One notably missing item, to me at least, was this baby sister we've been talking SO much about. But I didn't want to push it. Maybe they hadn't thought of it, or maybe they just didn't feel so grateful for her -- yet. But when I picked up Noah from Joy School on Thursday he proudly presented me with his art for the day.
It melted my heart a little. Oh, I know there's going to be times, some that are right around the corner and others that are years away, where situations may cause him to feel otherwise, but at the core of who this little boy is, I know he's thankful.
So am I.
It's been no secret that this pregnancy has not been my most favorite thing. In the beginning it left me unable to do much except survive. But I gained a little insight into what it must be like to have a chronic, debilitating illness and my empathy for others I know who are suffering grew. It's been frustrating, embarrassing and just outright maddening to deal with the worst acne I've EVER had for the past six weeks. Some days I haven't wanted to leave the house (so I didn't) because it's just so bad. I've avoided a few social situations and been a little more removed from life than I otherwise would have been. But I've tried to find some silver lining and realize that even this experience has enlarged my heart and given me an understanding for how others think and feel and act when going through a similar situation. I'd give just about anything for a magic wand to make it all disappear.
I'm grateful to be nearly finished with the seemingly forever process of growing this baby, and also thankful that this pregnancy didn't result in a miscarriage, like a few others have.
I'm thankful for friends who have been beyond excited about our little girl. Throughout my pregnancy little girl things have been dropped off on my porch by friends who just couldn't pass up the cuteness. At times when I still felt cautious, when I wasn't quite ready to believe completely that this would all work out, I hung onto the optimism of friends who just wanted to celebrate that things were good right now. It made such a huge difference. They will never know how much I appreciated such thoughtful acts.

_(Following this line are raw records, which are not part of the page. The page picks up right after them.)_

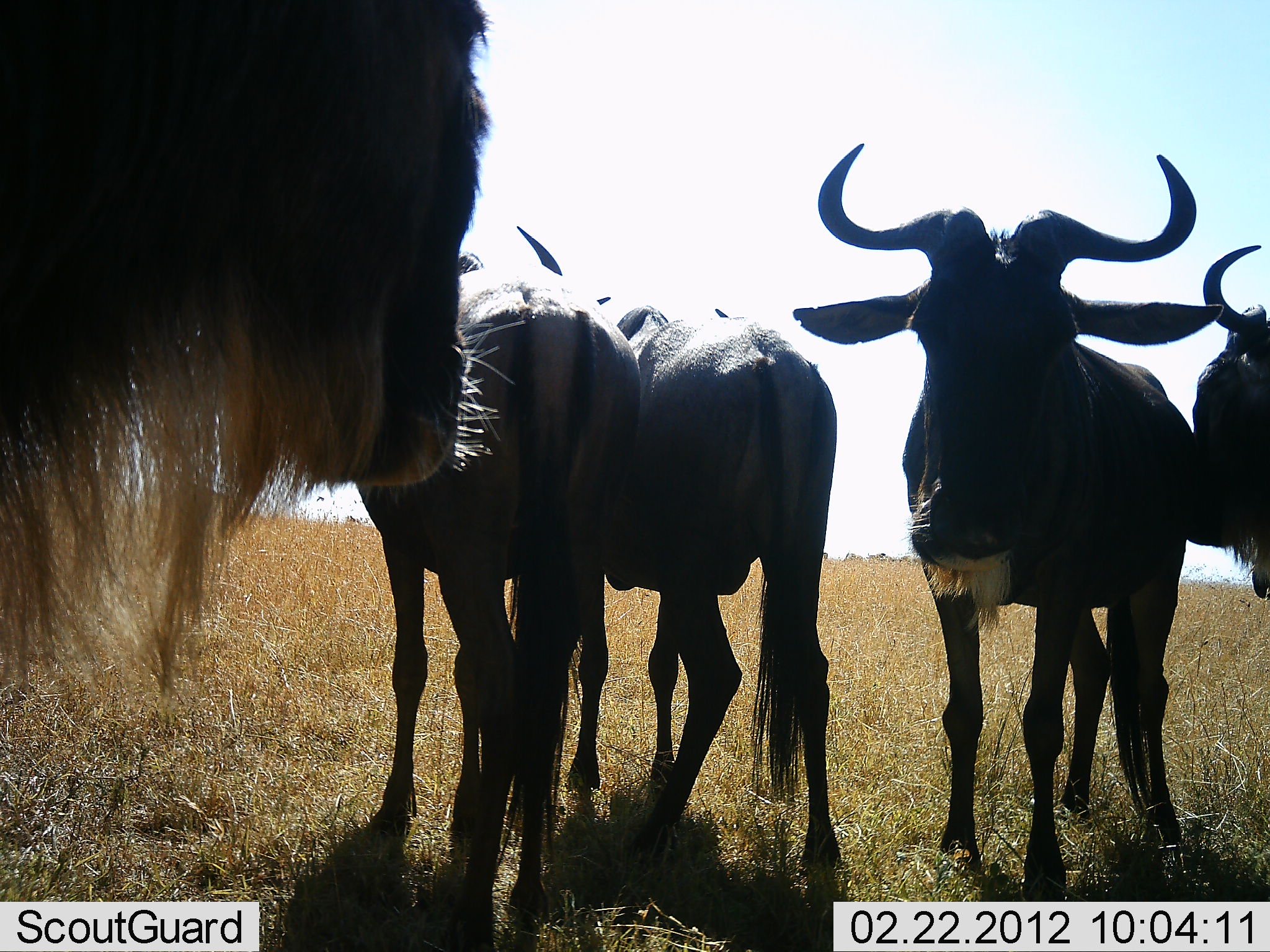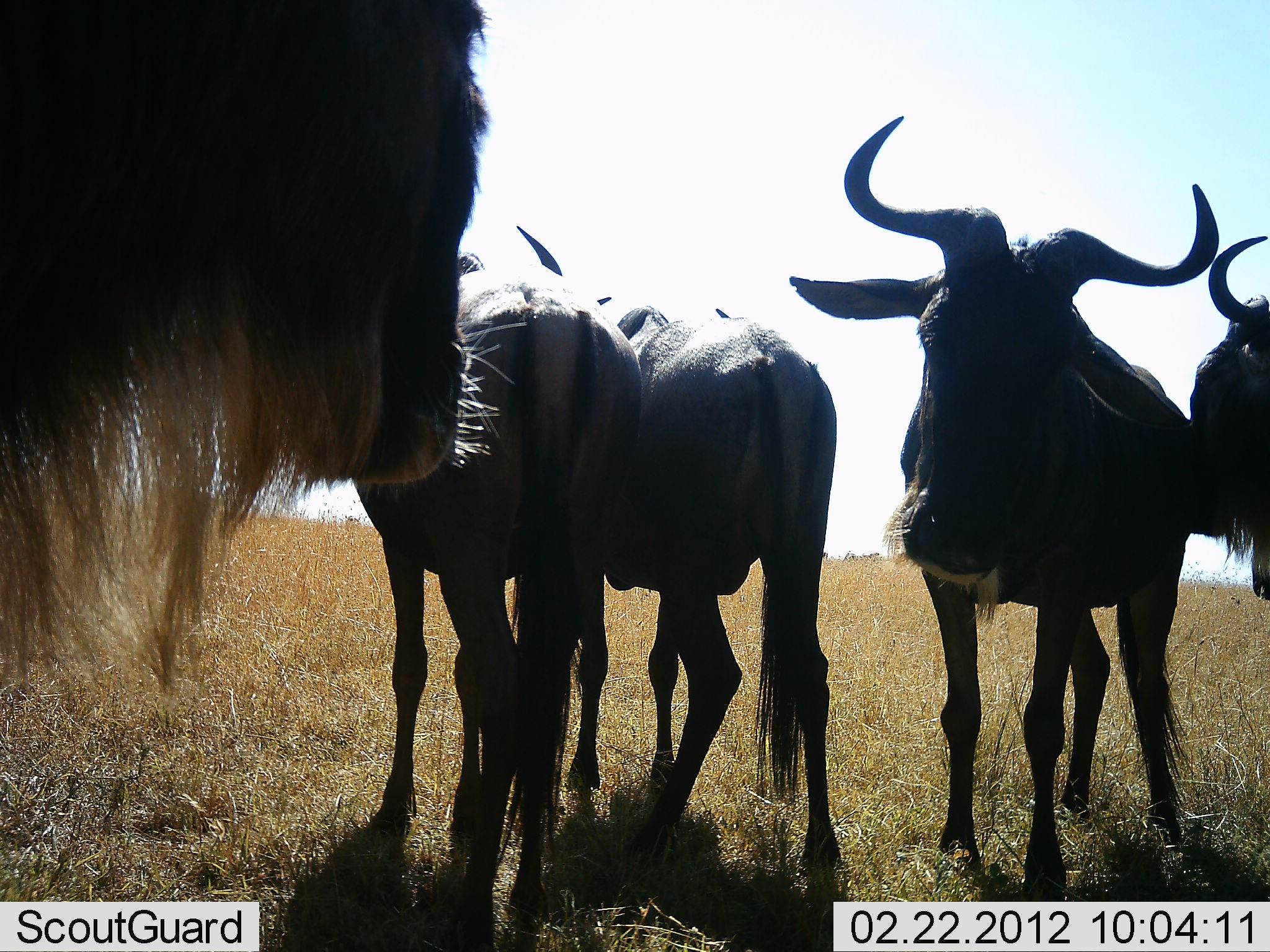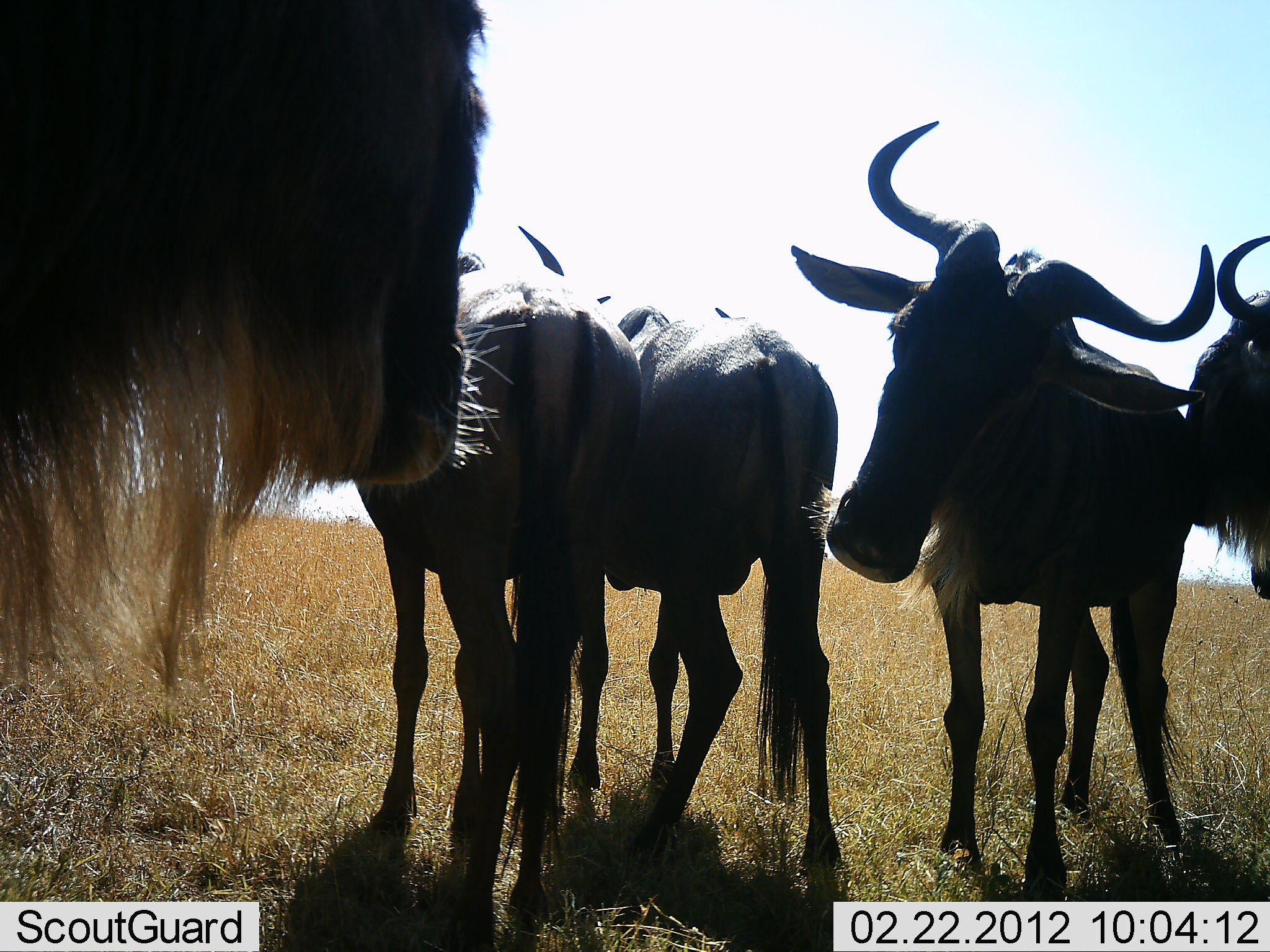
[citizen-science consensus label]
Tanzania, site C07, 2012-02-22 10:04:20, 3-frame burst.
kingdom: Animalia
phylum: Chordata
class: Mammalia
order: Artiodactyla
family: Bovidae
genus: Connochaetes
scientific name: Connochaetes taurinus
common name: blue wildebeest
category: wildebeest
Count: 5.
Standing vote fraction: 100%.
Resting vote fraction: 5%.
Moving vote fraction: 0%.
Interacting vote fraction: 11%.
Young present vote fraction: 0%.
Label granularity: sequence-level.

I'm thankful that Nate and I celebrated our 9th anniversary last week. I think back to eight and nine years ago when we definitely did love each other, but comparing it to now, I feel like that love has grown exponentially. We truly are each others greatest support and confidants. Nothing makes me happier than to help him and our boys succeed, in whatever capacity I can. And I know that in parenting, relationships, and reaching personal goals, he's my partner and supporter in all of it.

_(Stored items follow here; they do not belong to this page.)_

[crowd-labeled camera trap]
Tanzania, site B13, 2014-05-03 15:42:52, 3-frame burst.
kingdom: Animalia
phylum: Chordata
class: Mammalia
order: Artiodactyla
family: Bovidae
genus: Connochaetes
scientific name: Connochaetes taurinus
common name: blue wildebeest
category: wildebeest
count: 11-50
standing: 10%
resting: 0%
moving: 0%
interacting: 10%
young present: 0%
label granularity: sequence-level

Our anniversary gifts to each other showed that over these nine years we've learned a bit about what's truly meaningful to each other. Nate came home from work with the most beautiful bouquet of fall flowers: roses and sunflowers and all kinds of other beauty in oranges and yellows. He found a card with the most perfect message for me and us. I, on the other hand, spent a good portion of the day cleaning out the garage so that after a couple of months of house construction our cars could both finally fit. Both of us were so grateful.
The bottom line: we are blessed. Being the mom of this little family is literally my dream come true. Spending the day with my kids is the best kind of work I could ever do. I'm grateful every day for the many opportunities we have to love each other, snuggle and learn together. Life certainly has its disappointments and heartaches, but I'm thankful that these are the people who will help me get through those moments and celebrate the goodness that also comes to us in abundance.